| TASK SET |
1. Answer these from the briefing on Nathaniel Dorsky's films:
(a) At which venue does the Monday program take place?
(b) Which film has its world premiere in that program?
(c) What is the title of the Susan Sontag essay that is quoted?
2. Carry the briefing on Nathaniel Dorsky's films forward, picking up right after its final sentence.

Daily Briefing. Dorsky, Snow, Kael

Also: Fred and Adele Astaire, John Ford and _Cartoon College_.
David Hudson
The DailyCompline

A two-evening cycle in Los Angeles, Seeing and Awakening: New Films by Nathaniel Dorsky at REDCAT on Monday — Pastourelle (2010), The Return (2011) and the world premiere of August and After — and A Quartet of Recent Films by Nathaniel Dorsky at the UCLA Film & Television Archive's Billy Wilder Theater on Friday — Sarabande (2009), Compline (2009), Aubade (2009) and Winter (2008) — is the occasion for an appreciation by Manohla Dargis in the New York Times:

Because the films are silent and don't come with explanatory on-screen text, you can luxuriate in the visual complexity of the images. You may, amid all this loveliness, worry about what it all means. Although Mr Dorsky gestures in certain interpretive directions, notably with his titles — "Compline" is the name of the final prayer of the day in the Roman Catholic Church — he never forces you down this or that path. Then again, what can the image of eye-poppingly purple flowers mean? "Interpretation," as Susan Sontag memorably wrote "is the revenge of the intellect upon art." A few pages later in the same essay, "Against Interpretation," she extols transparence in art (and criticism), writing that it "means experiencing the luminousness of the thing in itself, of things being what they are."

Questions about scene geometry
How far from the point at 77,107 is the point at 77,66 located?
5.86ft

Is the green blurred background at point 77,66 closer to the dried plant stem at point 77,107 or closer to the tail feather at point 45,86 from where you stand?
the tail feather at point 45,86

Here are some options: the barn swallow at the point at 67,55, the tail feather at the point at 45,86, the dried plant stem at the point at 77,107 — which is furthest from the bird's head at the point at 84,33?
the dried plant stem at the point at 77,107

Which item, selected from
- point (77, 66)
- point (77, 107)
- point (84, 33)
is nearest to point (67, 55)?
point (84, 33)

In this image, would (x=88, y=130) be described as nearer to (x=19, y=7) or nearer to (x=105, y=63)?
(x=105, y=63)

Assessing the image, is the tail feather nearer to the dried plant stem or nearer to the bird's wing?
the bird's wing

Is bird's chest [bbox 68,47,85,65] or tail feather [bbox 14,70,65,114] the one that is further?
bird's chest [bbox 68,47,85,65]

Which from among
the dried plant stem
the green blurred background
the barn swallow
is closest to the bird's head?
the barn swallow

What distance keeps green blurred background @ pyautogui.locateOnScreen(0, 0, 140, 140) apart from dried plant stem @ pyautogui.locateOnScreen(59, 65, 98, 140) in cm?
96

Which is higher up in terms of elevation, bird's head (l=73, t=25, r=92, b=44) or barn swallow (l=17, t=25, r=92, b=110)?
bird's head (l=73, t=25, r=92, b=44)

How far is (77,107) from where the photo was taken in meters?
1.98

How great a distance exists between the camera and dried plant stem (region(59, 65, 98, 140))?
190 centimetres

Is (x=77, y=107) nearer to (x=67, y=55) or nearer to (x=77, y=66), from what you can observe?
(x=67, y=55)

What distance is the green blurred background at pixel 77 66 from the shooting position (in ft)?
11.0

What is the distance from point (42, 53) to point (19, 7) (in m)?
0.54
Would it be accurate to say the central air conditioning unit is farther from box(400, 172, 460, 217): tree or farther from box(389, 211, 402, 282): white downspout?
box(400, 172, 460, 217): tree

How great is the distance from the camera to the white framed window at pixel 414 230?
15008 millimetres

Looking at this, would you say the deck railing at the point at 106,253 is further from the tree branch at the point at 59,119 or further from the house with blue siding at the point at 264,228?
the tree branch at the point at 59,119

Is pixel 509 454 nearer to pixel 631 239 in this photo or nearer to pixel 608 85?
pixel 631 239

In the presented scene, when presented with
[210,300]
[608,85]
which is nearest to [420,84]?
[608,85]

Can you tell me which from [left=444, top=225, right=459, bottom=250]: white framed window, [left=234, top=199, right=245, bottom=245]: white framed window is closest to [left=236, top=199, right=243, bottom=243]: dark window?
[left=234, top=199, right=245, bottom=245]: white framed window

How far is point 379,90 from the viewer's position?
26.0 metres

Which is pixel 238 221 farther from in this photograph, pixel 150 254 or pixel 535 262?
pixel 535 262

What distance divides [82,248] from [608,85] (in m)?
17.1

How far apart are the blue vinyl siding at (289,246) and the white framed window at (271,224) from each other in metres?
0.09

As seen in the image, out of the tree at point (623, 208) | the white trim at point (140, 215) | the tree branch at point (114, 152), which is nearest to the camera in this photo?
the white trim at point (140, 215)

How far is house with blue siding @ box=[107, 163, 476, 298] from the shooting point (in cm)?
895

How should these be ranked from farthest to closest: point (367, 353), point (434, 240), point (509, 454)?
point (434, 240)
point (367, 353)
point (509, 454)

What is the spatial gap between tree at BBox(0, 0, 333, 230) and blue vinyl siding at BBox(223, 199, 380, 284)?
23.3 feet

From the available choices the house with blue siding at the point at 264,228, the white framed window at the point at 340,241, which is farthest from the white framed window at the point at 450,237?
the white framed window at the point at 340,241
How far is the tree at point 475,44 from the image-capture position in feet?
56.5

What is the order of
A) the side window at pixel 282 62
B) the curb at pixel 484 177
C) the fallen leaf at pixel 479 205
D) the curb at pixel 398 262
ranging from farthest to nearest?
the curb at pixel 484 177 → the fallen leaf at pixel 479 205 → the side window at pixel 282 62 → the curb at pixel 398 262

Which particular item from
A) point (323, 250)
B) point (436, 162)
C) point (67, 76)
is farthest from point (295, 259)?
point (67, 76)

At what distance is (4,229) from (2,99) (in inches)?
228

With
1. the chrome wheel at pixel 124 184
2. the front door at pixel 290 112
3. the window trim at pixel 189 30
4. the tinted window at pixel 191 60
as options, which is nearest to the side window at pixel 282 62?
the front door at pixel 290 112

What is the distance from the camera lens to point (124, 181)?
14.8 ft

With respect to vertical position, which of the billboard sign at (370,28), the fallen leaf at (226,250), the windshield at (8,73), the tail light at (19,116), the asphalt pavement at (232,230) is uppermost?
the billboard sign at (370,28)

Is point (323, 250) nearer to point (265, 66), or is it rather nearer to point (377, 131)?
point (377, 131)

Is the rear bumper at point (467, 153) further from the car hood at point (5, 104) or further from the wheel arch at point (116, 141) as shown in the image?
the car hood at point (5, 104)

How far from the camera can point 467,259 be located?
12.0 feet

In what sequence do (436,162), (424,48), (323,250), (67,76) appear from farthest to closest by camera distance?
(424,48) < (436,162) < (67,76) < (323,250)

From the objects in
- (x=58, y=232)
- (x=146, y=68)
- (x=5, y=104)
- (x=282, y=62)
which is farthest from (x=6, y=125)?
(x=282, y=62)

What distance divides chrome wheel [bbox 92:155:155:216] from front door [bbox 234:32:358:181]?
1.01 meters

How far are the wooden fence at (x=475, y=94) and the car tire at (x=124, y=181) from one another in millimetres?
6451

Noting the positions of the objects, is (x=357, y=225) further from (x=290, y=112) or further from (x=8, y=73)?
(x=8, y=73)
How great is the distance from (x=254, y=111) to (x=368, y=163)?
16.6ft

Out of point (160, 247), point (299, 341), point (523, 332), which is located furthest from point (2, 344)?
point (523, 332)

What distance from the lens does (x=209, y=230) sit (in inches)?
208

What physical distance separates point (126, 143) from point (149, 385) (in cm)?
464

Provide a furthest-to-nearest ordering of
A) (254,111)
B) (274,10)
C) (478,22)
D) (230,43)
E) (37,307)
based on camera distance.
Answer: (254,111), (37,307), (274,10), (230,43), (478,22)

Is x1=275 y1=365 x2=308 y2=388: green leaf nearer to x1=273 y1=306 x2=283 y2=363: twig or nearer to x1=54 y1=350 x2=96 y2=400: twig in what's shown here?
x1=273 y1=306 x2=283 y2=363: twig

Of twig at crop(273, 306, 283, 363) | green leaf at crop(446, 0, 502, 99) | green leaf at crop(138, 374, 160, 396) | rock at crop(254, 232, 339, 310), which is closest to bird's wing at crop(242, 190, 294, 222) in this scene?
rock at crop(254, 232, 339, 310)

| EXPECTED OUTPUTS |
1.
(a) REDCAT
(b) August and After
(c) "Against Interpretation"

2.
Art, as Sontag persuasively argued, doesn't stand for something else but is itself a thing, and while Mr Dorsky's films can inspire explanatory reveries, they are also beautiful objects.

Reading. "This week, MoMA's recent acquisition of [Michael] Snow's slide installations Slidelength (69-71) and Sink (70) brought the Toronto-born artist back across the border for an edition of the museum's Modern Mondays series," writes Emma Myers for the Film Society of Lincoln Center. "Although the main focus of the evening's discussion was his gallery work — Snow doesn't like to talk about his films without screening them, and seeing 'snippets is never a good idea' — the influence of the filmic is pervasive in his art, which plays with themes of vision, perception, pattern, repetition, framing, and the relationship between time and space. Favoring the participatory over the didactic, Snow's conceptual visions are transformed into physical experiences that reward the engaged viewer."

Andy Rector runs a passage from the John Ford section of Colin Young's 1959 essay in Film Quarterly, "The Old Dependables."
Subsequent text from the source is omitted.